YOUR TASK:
Repeat the passage of the movie review between "There may be, but" and "of voting machines.", inclusive, swapping "stand up" for "stand-up".

____ TEXT SHOWN

Man of the Year (Movie Review)
Whenever we stay in motels, my daughter's always considered it a treat to be able to order one of the pay per view movies from the motel's satellite system. If you don't know the drill, for about ten dollars you can choose to watch a movie that's not quite yet been released on DVD. You select the movie with the arrows on your remote control which invariably has run-down batteries and then spend the rest of your stay worrying that you got charged for too many movies because you pressed the button too many times.
For some reason, two of the staples of hotel movie systems seem to be Hugh Grant and Robin Williams, two actors I've begun to avoid in our rare ventures to the movie theater and even on DVD. As one friend of mine summed it up, "Can you name a Robin Williams movie that was actually unreservedly good?"
There may be, but I couldn't think of one on the spot. fwiw, I think his best role was as the jin in Aladdin with Good Will Hunting being his best role in which he didn't play some variation on a stand up comedian.
Barry Levinson directed one of Robin Williams's more successful movies, Good Morning Vietnam, which not quite seamlessly blended Williams manic stand up style into an earnest "Vietnam was a mess" screenplay. Williams was nominated for a best actor academy award for the role. (He's been nominated 3 times for best actor and won best supporting actor for Good Will Hunting). Man of the Year is their second venture together and attempts a similar mix though this time instead of the military and Vietnam, which would btw have been riper topics, this one takes on the comedification of the news and the perils of voting machines.

________
____ DATA SECTION

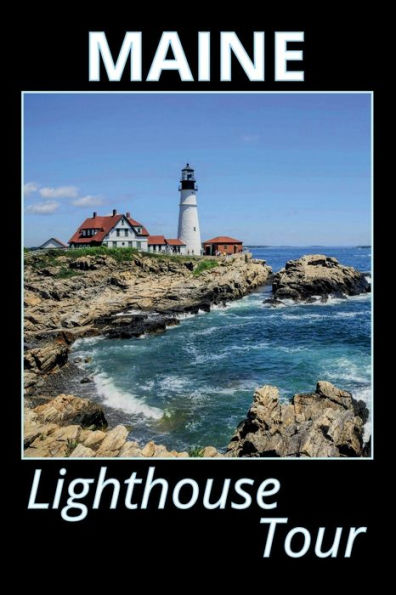 Maine Lighthouse Tour: List of All Lighthouses in Maine With Color Photographs, Historical Info, Drawings and Maps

________

YOUR SOLUTION:
There may be, but I couldn't think of one on the spot. fwiw, I think his best role was as the jin in Aladdin with Good Will Hunting being his best role in which he didn't play some variation on a stand-up comedian.
Barry Levinson directed one of Robin Williams's more successful movies, Good Morning Vietnam, which not quite seamlessly blended Williams manic stand-up style into an earnest "Vietnam was a mess" screenplay. Williams was nominated for a best actor academy award for the role. (He's been nominated 3 times for best actor and won best supporting actor for Good Will Hunting). Man of the Year is their second venture together and attempts a similar mix though this time instead of the military and Vietnam, which would btw have been riper topics, this one takes on the comedification of the news and the perils of voting machines.